TASK GOAL – Repeat the passage of the text on schools of analysis for SCDs, starting at "Spencer SCD @" and ending at "roughly four buckets.", swapping "SCDs" for "single-case designs".

Spencer SCD @ Vandy pt. 3: Schools of analysis for SCDs and relevant design choices

Schools of Analysis and Research Design Choices

When I was developing my own review of literature for the analysis of SCDs for my qualifying process and later dissertation, I sorted the analysis of SCDs into roughly four buckets.

  1. Visual analysis
  2. Non-overlap indices
  3. Model-based approaches (including simple models for effect sizes)
  4. Randomization tests

John Ferron gave a sort of opening talk about the analysis of SCDs. The talk was helpful to situate many of the discussions throughout the day. He proposed three broad kinds of analysis in SCDs that I found interesting, in part because it was similar to but also different from the way that I have mentally divided up analysis of SCDs in the past. He proposed three general classes of analysis:

  1. Visual analysis
  2. Effect size estimation
  3. Null hypothesis testing

I think John’s organization is better for a way of looking at SCDs that I’ve been contemplating than my own scheme above. These three forms of are appropriate for related, but not entirely equivalent questions.

Visual analysis reflects a desire to know whether some outcome (usually behavior) has changed enough in a way that both matters and replicates. I have some thoughts about what constitutes replication (I think I mentioned this in the last post?) that I should write about later but suffice it to say that I think the idea of replication in SCDs is tricky and interesting in a way that is kind of specific to the visual analysis tradition but might also relate to issues in many other research design and analysis contexts.

MATERIAL –

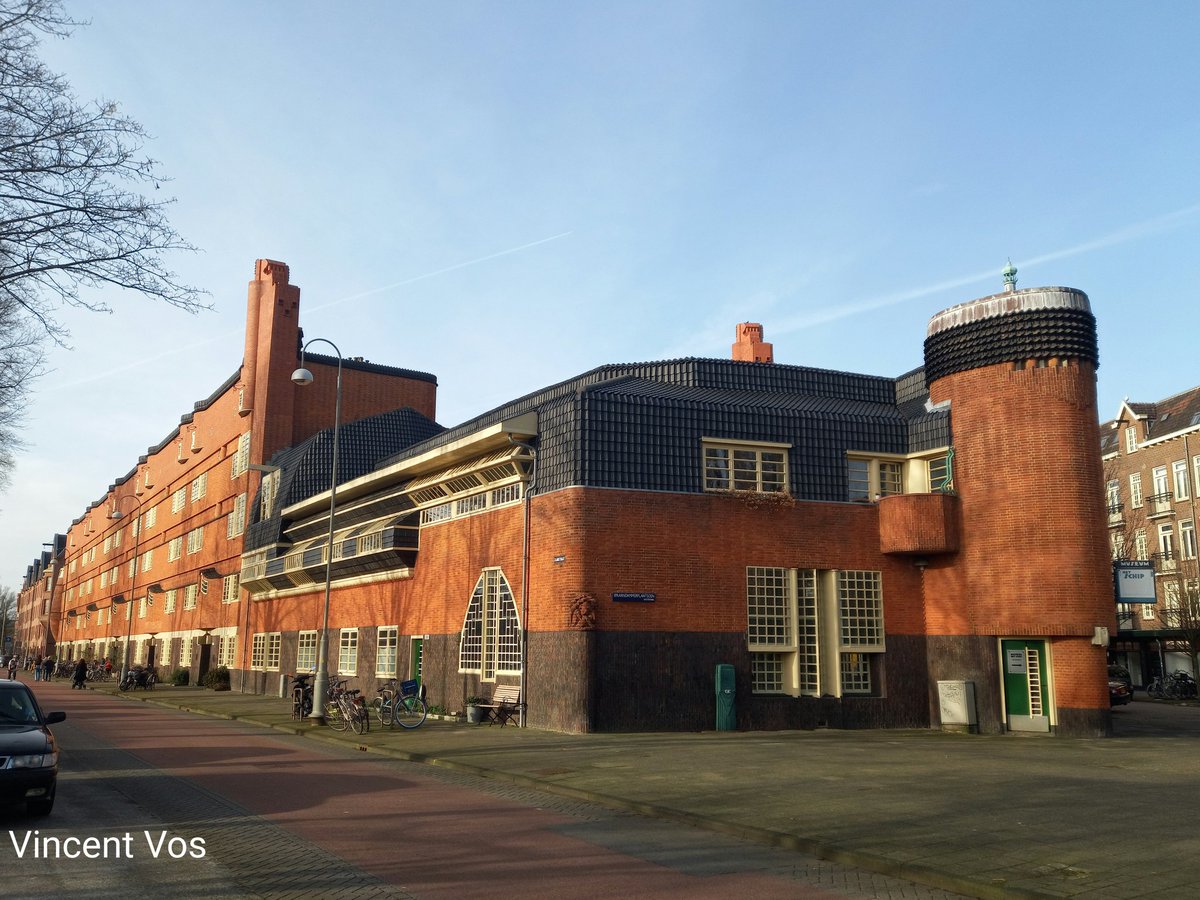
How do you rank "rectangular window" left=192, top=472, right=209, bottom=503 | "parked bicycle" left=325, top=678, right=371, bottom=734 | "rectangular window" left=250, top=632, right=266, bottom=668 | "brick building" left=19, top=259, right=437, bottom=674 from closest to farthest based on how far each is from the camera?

...

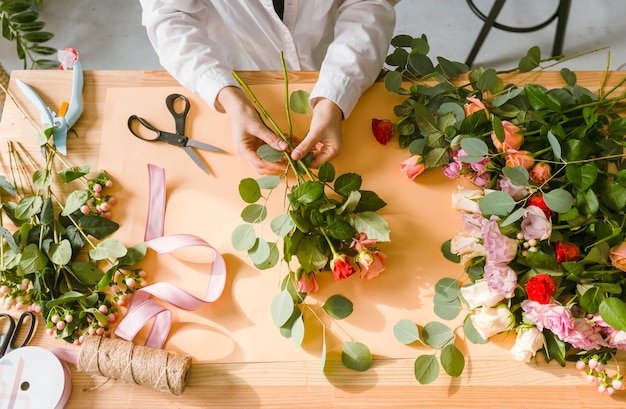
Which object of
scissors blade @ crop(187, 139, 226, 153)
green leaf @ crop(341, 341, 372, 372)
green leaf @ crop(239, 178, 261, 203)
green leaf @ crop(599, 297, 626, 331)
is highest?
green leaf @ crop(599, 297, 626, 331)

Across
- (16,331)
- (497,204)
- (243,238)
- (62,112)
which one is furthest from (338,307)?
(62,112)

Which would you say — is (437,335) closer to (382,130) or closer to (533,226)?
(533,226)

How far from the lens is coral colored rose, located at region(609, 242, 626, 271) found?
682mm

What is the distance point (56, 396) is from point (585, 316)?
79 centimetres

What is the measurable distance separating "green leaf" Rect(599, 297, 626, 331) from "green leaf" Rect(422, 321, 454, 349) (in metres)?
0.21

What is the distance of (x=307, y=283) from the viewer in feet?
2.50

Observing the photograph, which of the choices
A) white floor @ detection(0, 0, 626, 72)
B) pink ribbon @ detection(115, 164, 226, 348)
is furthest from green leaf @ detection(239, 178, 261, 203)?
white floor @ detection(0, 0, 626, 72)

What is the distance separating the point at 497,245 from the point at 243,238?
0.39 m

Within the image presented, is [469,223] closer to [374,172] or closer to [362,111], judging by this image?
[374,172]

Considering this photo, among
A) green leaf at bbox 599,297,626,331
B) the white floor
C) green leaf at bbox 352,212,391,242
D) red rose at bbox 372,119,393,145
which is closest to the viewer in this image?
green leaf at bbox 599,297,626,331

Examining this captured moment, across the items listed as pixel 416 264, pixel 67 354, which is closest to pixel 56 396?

ANSWER TO THIS EXERCISE –
Spencer SCD @ Vandy pt. 3: Schools of analysis for single-case designs and relevant design choices

Schools of Analysis and Research Design Choices

When I was developing my own review of literature for the analysis of single-case designs for my qualifying process and later dissertation, I sorted the analysis of single-case designs into roughly four buckets.